We want to study an E-commerce dataset:
import pandas as pd
import numpy as np
import plotly.express as px
import plotly.graph_objects as go
file = pd.read_csv('data.csv',encoding="ISO-8859-1")
df = file.copy()
total_sales = df[['Description', 'Quantity', 'UnitPrice', 'CustomerID']].copy()
total_sales['Total Sales'] = total_sales['Quantity'] * total_sales['UnitPrice']
ten_products = (
total_sales.groupby('Description')['Total Sales']
.sum()
.sort_values(ascending=False)
.head(10)
.reset_index()
)
ten_products['Total Sales'] = ten_products['Total Sales'].round(2)
fig = px.bar(
ten_products,
x='Description',
y='Total Sales',
title='Top 10 products by Total Sales',
labels={
'Description': 'Product Description',
'TotalSales': 'Total Sales (in Dollars)'
},
text='Total Sales'
)
fig.update_layout(xaxis_tickangle=45)
fig.show()
The product with the highest total sales from the 'Top 10 products by total sales' was 'DOTCOM POSTAGE' with 206,245 and the lowest was 'CHILLI LIGHTS' with 53768.
total_sales = df[['Description', 'Quantity', 'UnitPrice', 'Country']].copy()
total_sales['Total Sales'] = total_sales['Quantity'] * total_sales['UnitPrice']
ten_countries = (
total_sales.groupby('Country')['Total Sales']
.sum()
.sort_values(ascending=False)
.head(10)
.reset_index()
)
ten_countries['Total Sales'] = ten_countries['Total Sales'].round(2)
fig = px.bar(
ten_countries,
x='Total Sales',
y='Country',
title='Top 10 Countries by Total Sales',
labels={
'Total Sales': 'Total Sales (in Dollars)',
'Country': 'Country'
},
text='Total Sales',
orientation='h'
)
fig.show()
The country that had the most sales was United Kingdom.
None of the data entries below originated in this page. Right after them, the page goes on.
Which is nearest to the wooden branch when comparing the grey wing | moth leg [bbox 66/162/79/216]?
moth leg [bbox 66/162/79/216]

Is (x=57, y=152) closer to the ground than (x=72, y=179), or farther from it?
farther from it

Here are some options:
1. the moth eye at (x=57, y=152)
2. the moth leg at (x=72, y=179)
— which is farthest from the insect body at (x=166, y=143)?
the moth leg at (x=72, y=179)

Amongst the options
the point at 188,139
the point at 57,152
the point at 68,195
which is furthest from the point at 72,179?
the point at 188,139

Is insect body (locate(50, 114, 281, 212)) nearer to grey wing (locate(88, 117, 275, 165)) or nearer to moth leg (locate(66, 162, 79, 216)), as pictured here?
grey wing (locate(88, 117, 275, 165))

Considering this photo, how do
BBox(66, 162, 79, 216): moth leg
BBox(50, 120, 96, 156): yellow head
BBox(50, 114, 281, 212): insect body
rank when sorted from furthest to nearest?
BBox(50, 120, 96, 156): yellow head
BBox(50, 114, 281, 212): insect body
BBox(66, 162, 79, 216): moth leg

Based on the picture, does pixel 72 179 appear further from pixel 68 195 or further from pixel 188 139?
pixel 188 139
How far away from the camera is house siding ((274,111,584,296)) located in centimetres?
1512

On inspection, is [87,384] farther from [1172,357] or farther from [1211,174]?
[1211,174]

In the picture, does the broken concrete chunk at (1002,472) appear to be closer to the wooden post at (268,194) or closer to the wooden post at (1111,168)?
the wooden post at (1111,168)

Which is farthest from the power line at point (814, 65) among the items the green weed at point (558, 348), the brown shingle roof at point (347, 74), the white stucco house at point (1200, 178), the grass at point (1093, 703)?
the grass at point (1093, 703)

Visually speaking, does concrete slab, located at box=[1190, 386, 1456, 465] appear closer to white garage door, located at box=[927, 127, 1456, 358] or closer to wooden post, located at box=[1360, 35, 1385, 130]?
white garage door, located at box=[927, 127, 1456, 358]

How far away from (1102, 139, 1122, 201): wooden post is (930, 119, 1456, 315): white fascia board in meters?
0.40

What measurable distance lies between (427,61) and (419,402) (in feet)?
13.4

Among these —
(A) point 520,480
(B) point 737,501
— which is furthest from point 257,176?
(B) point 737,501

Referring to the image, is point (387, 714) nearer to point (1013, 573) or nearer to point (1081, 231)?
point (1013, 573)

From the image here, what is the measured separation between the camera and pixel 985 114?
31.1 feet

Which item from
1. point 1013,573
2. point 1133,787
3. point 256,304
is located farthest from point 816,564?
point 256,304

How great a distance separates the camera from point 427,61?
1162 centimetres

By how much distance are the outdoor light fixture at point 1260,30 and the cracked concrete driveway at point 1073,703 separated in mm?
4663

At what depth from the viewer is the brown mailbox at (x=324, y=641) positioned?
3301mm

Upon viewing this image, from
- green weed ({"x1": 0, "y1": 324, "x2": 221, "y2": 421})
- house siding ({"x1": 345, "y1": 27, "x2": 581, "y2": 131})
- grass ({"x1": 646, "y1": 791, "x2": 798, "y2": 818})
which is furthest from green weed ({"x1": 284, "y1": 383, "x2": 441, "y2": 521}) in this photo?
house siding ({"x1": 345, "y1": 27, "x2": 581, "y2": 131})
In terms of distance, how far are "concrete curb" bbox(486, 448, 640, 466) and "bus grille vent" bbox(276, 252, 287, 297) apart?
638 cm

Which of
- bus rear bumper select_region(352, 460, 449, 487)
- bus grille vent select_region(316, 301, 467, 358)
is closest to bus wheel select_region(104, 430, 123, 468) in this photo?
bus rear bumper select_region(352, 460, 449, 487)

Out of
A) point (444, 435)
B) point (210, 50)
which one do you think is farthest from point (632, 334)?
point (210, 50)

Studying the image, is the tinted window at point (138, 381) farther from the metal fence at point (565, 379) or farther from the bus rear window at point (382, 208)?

Which had significantly more than any other country as it had a difference of 7 million. From the 'Top 10 countries by Total Sales' Sweden had the least by 36595.
total_quantity = df[['Description', 'Quantity', 'CustomerID']].copy()
six_products = (
total_quantity.groupby('Description')['Quantity']
.sum()
.sort_values(ascending=False)
.head(6)
.reset_index()
)
fig = px.pie(
six_products,
values='Quantity',
names='Description',
title='Distribution of Quantities Sold for Top 6 Products',
)
fig.show()
The top product sold by quantity was 'World War 2 Gliders Assstd Desgins' with it being 22% and the lowest was 'White Hanging Heart T-Light Holder' with it being at 14.4%
monthly_sales = df.copy()
monthly_sales['InvoiceDate'] = pd.to_datetime(monthly_sales['InvoiceDate'])
monthly_sales['Month'] = monthly_sales['InvoiceDate'].dt.to_period('M')
monthly_sales = (
monthly_sales.groupby('Month')
.apply(lambda x: (x['Quantity'] * x['UnitPrice']).sum())
.reset_index(name='Total Sales')
)
monthly_sales['Month'] = monthly_sales['Month'].astype(str)
fig = px.line(
monthly_sales,
x='Month',
y='Total Sales',
title='Total Monthly Sales',
labels={'Month': 'Month', 'Total Sales': 'Total Sales (in Dollars)'},
markers=True
)
# Display the chart
fig.show()
There was a peak on November 2011 with it being on 1.46 million. Then had a drop to 433k on December. I was a little caught by suprise on this because I would expect there to be more sales throughout the holidays.
top_products = df.groupby('Description')['Quantity'].sum().nlargest(6).index
tp_df = df[df['Description'].isin(top_products)]
fig = px.box(
tp_df,
x='Description',
y='UnitPrice',
title='Distribution of UnitPrice for Top 6 Products by Quantity Sold',
labels={'Description': 'Product Description', 'UnitPrice': 'Unit Price ($)'},
)
fig.show()
The 'White Hanging Heart T-Light Holder' had the greatest max at 6.77. The second highest was the 'Pack of 72 Retrospot Cake Cases' with a max of 5. The one that had the lowest distribution was 'World War 2 Gliders Asstd Designs'
fig = px.scatter(
df,
x='UnitPrice',
y='Quantity',
title='Correlation between Unit Price and Quantity',
labels={
'UnitPrice':'Unit Price (in dollars)',
'Quantity':'Quantity Sold'
},
trendline='ols',
)
fig.show()